The claim that the NDA government is now facing the fifth-year fatigue suffered by many popular governments of the past is true. Just as the disparate opposition parties are coming together, the NDA is breaking up, with even the earliest and diehard natural ally Shiv Sena playing truant. Other, seasonal friends like TDP have crossed the fence. One alliance, a rather forced one, stands broken in Jammu and Kashmir. The NDA itself, thus, is not in the best of health.
But then, among the top political leaders, Modi remains head and shoulders above the rest in pan-Indian popularity. Going by his track record in Gujarat, in 2014, and in a series of state elections since, one can surmise that he would like go the polls seeking a mandate for himself, and not for his government. He will urge people to vote for ‘Modi Sarkar’, and not for the BJP, with whom many of its supporters are not happy. In such a presidential kind of election, centred on personalities, Modi will have little difficulty in trouncing an inexperienced Rahul Gandhi.

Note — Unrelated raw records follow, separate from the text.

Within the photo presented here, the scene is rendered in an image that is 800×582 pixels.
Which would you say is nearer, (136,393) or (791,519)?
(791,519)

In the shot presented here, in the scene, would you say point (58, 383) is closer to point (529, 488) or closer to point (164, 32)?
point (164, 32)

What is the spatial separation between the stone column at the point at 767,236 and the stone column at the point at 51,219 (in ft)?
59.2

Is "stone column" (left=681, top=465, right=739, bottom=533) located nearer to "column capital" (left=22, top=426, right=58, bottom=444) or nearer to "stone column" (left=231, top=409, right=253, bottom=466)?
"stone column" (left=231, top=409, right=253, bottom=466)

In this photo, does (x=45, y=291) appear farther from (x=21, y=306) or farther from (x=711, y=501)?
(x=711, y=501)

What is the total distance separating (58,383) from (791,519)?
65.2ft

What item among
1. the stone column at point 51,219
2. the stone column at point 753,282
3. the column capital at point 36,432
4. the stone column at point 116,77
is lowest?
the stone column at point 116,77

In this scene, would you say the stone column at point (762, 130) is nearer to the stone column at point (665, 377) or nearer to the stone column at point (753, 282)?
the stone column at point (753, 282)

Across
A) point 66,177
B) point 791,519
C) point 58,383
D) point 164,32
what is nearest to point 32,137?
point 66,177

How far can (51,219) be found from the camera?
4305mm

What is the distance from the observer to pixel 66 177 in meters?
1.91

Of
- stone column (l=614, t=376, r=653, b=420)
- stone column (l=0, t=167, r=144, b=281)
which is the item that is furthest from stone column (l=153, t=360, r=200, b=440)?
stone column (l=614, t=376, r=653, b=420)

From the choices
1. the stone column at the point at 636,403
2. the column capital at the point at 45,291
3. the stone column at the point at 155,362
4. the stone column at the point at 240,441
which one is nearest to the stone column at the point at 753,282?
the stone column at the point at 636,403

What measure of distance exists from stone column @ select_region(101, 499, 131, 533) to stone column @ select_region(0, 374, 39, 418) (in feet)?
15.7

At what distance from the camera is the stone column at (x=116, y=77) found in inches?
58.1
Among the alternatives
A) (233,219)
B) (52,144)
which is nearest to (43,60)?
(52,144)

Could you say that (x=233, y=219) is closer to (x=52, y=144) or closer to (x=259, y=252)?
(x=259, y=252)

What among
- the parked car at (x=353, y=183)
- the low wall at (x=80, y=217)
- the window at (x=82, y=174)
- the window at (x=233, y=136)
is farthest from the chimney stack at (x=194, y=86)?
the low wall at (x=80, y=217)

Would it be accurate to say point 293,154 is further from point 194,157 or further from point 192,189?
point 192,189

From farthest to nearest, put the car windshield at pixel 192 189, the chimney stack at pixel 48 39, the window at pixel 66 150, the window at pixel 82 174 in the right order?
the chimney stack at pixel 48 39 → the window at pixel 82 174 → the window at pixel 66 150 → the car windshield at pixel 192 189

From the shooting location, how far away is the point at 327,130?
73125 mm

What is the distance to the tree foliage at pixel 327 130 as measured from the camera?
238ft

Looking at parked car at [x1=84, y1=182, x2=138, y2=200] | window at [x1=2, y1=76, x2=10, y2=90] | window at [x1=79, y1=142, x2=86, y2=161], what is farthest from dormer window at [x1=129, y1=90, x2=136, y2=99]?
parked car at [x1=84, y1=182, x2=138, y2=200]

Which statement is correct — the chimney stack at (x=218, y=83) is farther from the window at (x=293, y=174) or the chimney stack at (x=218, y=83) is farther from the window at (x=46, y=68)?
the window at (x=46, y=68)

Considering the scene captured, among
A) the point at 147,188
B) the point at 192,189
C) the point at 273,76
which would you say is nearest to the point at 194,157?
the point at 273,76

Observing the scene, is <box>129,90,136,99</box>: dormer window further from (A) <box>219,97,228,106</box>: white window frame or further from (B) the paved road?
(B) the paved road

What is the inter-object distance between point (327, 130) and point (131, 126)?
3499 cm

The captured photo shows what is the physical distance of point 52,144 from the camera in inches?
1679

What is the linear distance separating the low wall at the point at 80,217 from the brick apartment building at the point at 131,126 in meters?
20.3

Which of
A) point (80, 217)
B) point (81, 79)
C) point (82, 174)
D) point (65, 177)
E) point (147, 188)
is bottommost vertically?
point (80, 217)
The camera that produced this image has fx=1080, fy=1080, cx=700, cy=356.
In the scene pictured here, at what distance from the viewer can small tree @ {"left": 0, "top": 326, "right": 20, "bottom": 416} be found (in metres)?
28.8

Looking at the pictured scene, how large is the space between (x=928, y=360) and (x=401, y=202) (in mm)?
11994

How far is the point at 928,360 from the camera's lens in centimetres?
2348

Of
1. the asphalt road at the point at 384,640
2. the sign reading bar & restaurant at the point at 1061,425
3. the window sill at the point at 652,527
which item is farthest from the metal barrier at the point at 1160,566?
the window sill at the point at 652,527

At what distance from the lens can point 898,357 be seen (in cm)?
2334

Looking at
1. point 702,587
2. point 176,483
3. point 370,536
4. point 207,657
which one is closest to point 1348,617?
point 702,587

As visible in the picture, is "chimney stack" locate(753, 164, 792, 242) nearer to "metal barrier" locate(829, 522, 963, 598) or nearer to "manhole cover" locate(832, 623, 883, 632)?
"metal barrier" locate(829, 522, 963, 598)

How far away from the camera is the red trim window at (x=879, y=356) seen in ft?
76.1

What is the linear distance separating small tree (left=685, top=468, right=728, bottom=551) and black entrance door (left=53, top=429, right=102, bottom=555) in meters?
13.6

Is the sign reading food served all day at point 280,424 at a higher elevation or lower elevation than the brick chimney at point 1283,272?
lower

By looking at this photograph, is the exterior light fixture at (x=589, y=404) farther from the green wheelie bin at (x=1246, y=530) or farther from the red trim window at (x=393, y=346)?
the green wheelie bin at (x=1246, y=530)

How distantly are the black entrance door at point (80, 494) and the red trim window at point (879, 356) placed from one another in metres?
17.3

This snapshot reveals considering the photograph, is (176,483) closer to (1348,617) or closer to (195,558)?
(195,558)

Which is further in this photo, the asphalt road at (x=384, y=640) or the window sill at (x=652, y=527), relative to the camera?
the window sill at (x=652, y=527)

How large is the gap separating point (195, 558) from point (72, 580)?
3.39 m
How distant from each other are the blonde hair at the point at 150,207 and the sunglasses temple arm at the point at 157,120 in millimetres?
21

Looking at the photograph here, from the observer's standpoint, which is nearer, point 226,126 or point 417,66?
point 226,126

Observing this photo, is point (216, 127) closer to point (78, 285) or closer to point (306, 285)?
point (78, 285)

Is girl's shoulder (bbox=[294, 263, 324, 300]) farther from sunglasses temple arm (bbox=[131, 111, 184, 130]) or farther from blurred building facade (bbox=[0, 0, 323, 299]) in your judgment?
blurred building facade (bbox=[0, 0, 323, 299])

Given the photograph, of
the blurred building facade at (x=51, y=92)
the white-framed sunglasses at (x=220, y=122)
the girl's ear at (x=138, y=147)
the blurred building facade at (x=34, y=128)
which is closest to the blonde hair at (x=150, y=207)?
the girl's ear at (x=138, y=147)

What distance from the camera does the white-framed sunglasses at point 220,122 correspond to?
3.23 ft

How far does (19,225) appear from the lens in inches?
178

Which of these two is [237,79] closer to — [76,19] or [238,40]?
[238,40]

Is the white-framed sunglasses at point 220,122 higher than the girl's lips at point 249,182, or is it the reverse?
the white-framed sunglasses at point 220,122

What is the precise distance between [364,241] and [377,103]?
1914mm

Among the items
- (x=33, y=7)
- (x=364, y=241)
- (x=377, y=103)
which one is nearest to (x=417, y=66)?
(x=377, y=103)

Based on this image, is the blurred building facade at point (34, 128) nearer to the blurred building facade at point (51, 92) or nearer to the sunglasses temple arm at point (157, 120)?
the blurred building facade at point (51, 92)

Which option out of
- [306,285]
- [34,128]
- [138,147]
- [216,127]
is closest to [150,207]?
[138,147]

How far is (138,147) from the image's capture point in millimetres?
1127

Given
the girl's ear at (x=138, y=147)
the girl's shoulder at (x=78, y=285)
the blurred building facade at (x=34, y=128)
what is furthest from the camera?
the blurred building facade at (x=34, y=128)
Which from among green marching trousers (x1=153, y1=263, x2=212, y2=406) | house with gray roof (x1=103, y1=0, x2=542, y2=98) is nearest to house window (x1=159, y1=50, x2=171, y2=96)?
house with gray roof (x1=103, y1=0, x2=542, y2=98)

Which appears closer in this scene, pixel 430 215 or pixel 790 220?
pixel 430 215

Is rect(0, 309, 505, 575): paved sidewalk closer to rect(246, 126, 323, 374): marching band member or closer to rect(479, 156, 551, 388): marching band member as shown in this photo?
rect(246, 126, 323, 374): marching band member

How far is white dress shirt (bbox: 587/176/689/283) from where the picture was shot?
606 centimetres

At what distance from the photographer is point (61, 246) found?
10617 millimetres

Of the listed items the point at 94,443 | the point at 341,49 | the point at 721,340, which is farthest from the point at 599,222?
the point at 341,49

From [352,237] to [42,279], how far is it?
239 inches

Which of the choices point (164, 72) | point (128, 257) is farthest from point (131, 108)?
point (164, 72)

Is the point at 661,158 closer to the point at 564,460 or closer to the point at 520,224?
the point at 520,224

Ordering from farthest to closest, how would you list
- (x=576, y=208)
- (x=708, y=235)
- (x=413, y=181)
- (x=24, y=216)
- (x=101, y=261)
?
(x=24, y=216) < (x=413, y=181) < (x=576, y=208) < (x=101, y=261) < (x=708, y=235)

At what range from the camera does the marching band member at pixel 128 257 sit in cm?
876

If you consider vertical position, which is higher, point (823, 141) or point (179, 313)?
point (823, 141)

As for the opposition, yes, they seem to have discovered the virtues of unity, especially after the two batches of by-elections in Uttar Pradesh, where an electoral understanding between the SP and the BSP has conclusively defeated the BJP – an unimaginable feat within a year of its grand victory in the politically most crucial state. If the duo had united in time, the vote figures show, that the BJP would not have won in March 2017 itself.
The argument against the opposition is that they are a motley crew, that they have nothing in common among them beyond saving their respective turfs in the face of a repeat of the Modi wave albeit on a smaller scale. Of course, it would be an opportunistic alliance. Of course, Mulayam and Mayawati can have no common minimum programme beyond saving their respective turfs in the face of an aggressive Modi wave. Their alliance is like that of BJP and PDP in Jammu and Kashmir, and can be betted upon to last no longer than that. But before their interests clash and the breakup plays out in the open, they would have defeated the BJP, which should worry the party in power.
The opposition unity is a work in progress, and there are many challenges ahead. There are regional equations to consider, for one. Also, this will be a test of Rahul Gandhi’s political acumen, if the Congress by default takes lead in sewing it all up. But since none of the challenges happens to be as big as Modi, it should be doable simply by the force of the survival instinct.
Also, the motley-crew phenomenon won’t be a first: it has happened many times, for example, in 1977 and 1989 – with the BJP in it, once even supporting a government that was also propped up by the Left. Thus, in short, there is safety in numbers and in the face of a larger-than-life-size leader the rest can have a safe strategy in ganging up together.
This exposition of the opposition-unity theory, however, puts arithmetic above ideology, cold electoral numbers over voter mindset. Thus, it is simplistic and naïve. The numbers (for BJP, in 2014) came later, first came a concrete proposition. It was a hope mixed with unbearable need for change backed by a majoritarian undercurrent. Four years later, even if the element of hope can no longer be part of the election equation, do people yearn for a change that way they did in 2011-14? Has the majoritarian voter changed his mind?
Unless the Congress – alone or in company – offers another concrete proposition, it stands little chance. And it is not in a position to offer it, because in articulating an alternative narrative, Rahul Gandhi will have to negotiate all the burden of family history. He is yet to show the conviction and readiness to make reparations, be it the institutional damage or economic mismanagement his party stands accused of. He, or for that matter any other opposition leader, is yet to offer a track-record-based counter to Modi’s discourse. If we are living in illiberal times, we are yet to see a cent-percent liberal leader.
Till then, even if purely numbers decide the outcome, we will have to remain prepared for a return and an implosion.